С этого и завертелось. Один скажет, другой — ему наперекор. Давно позади осталась Москва, наступил вечер, а они все не могут успокоиться, спорят.

— Отсталый ты элемент! — твердил Аким, свешивая ноги в дырявых сапогах с полки. — Как есть старорежимный! По-твоему, и погулять после работы нельзя…

— Не гулять, а работать надо, тогда и карточек на хлеб не будет! — огрызнулся Порфирий. — А то что получается, в столице, значит, Москве, был, а буханку хлеба купить не мог. Все по карточкам. Да их, энтих карточек, раньше и в помине не было.

— Зато был голод, была чума, холера! — задвигал сапогами Аким, из них посыпалась труха. — Карточки, они, конечно, признак бедности, но ведь все это временно. Скоро будем собирать столько хлеба, сколько дореволюционной России и не снилось! Это одно, а второе: не нравишься ты мне, парень! Говоришь много и все про недостатки, а чтоб увидеть то, чего мы добились за эти годы, так ты — слепой. Глухарь, одним словом! Не из кулацкого ли гнезда слетыш?
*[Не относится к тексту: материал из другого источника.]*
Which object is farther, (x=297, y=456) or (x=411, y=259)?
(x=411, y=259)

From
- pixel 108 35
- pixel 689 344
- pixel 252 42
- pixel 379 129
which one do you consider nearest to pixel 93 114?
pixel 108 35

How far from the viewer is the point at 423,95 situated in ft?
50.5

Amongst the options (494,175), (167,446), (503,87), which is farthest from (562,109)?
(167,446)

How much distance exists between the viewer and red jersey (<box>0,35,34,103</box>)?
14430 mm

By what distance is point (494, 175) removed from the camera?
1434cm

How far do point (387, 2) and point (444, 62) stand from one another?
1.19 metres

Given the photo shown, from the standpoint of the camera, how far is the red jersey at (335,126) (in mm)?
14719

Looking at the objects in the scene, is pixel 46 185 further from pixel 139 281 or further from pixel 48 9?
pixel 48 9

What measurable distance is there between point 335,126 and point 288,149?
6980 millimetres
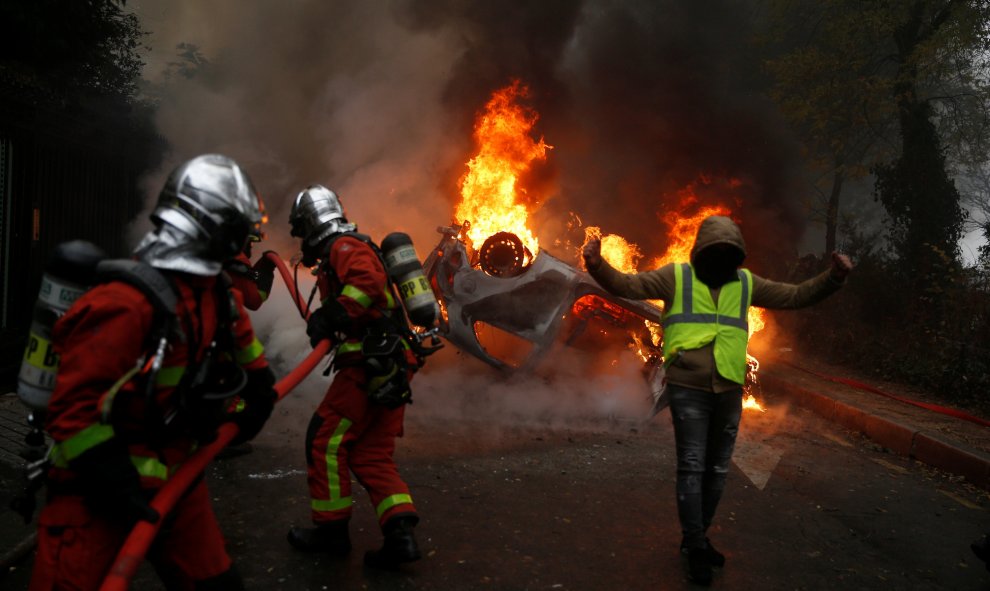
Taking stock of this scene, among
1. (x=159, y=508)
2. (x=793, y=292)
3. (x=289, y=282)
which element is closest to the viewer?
(x=159, y=508)

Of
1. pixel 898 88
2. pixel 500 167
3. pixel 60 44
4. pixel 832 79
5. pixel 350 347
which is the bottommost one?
pixel 350 347

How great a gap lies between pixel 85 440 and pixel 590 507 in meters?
3.41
— Сам ты кулак! Хлеба нет, а я, по-твоему, буду кричать: спасибо, сыт!.. Ах, как хорошо мы живем!.. Нет, брат, что вижу, то и говорю. Да ты подумай сам, кому же из нас не хочется, чтоб все было: не только хлеб, а и масло, и ситец, и гвозди…

— Не юли, давай о главном! — брал спорщика за бока Аким. — Вот, скажем, заболел рабочий. Его, понятно, в больницу… Мало того, что его бесплатно лечат, что он там на всем готовом, так ему еще и больничные выплатят. Где, скажи мне, голова садова, в какой стране может быть такое? Капиталист, он скорее выбросит больного за ворота, чем станет его лечить. Зачем ему нетрудоспособный!.. А что касаемо гвоздей и протчей мелочи, нельзя энтак все сразу. Придет время — все будет. И рабочий, скажу тебе, станет работать не восемь часов, как ноне, а еще меньше…
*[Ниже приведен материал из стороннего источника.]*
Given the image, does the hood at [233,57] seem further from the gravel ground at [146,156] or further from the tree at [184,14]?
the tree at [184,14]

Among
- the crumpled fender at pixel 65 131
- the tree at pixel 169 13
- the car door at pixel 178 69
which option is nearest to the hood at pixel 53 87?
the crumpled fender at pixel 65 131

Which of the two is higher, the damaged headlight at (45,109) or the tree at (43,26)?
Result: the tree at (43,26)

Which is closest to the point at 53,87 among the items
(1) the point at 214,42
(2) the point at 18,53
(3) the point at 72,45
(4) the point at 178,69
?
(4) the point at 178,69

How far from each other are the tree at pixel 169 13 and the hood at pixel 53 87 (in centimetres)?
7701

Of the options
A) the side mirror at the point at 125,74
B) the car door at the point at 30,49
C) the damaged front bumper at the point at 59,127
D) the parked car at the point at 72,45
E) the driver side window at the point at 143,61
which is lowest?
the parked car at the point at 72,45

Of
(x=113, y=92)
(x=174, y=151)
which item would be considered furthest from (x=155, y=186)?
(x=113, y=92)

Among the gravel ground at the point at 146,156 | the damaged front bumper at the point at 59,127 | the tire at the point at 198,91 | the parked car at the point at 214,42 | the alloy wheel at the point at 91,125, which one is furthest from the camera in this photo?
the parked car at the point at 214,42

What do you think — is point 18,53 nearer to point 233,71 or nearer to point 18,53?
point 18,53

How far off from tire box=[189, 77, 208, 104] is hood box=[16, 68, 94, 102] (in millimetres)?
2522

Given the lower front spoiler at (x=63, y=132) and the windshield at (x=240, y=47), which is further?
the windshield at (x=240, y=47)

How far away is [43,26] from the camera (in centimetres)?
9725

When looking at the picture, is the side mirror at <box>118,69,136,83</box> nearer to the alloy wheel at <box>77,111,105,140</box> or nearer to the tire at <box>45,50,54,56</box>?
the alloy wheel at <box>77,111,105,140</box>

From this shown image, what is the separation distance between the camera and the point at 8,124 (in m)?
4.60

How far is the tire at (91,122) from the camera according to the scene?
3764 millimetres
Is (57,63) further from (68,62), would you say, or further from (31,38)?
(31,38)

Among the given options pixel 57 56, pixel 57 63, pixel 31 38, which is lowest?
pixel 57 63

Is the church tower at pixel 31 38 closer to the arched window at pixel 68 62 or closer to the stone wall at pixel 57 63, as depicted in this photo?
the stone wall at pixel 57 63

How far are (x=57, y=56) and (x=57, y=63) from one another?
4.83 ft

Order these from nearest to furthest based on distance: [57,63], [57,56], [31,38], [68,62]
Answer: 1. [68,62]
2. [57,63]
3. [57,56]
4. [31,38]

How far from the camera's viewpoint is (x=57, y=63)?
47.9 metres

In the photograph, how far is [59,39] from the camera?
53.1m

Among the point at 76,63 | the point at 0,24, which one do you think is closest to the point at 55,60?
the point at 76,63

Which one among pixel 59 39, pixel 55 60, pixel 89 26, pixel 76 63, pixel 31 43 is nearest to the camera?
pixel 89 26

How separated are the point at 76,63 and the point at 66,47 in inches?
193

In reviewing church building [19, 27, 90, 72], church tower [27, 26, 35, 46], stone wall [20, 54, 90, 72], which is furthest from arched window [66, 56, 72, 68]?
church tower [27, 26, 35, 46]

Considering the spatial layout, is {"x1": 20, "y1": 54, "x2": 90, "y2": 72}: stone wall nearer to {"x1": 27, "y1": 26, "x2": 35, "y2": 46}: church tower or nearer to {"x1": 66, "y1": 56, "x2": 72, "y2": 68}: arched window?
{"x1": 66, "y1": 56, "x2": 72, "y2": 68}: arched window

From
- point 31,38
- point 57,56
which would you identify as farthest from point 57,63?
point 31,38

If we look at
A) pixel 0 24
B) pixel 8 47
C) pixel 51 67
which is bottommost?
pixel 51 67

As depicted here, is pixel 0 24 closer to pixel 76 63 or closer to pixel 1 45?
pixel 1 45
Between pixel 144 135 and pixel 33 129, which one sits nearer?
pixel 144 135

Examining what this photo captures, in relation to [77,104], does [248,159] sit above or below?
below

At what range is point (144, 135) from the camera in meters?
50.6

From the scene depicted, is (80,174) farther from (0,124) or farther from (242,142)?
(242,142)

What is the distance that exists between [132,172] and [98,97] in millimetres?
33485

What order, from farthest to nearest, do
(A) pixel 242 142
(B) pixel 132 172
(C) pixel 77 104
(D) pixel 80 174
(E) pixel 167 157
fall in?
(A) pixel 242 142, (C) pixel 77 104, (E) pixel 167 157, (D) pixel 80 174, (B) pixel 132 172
— Он же ничего не успеет сделать.

— Чудак, а техника на что? Машины разные, которые, к примеру, человека заменят.

Порфишка схватился за живот:

— Где ж это видано, чтоб машина да с руками! Ты мне тута сказки не рассказывай! Небось, выпил?

— Я — коммунист, — мотнул ногою Аким. — Последнее это дело — выпивка! Одним словом, глупство! — он спустился с полки, уставился на Порфишку, будто видел его впервые. — Хлопец ты башковитый, а вот — дурак! Учиться тебе надо, ой как надо!.. Твое как фамилие?.. На Магнитострой, что ли, едешь?

— Куда ж еще.

— Так вместе мы, голова садова! — Аким присел рядом. — Одна у нас дорога, а что поспорили, так на пользу все это… Ты давно ел?

— Да ведь где поешь-то. Сухари кончились.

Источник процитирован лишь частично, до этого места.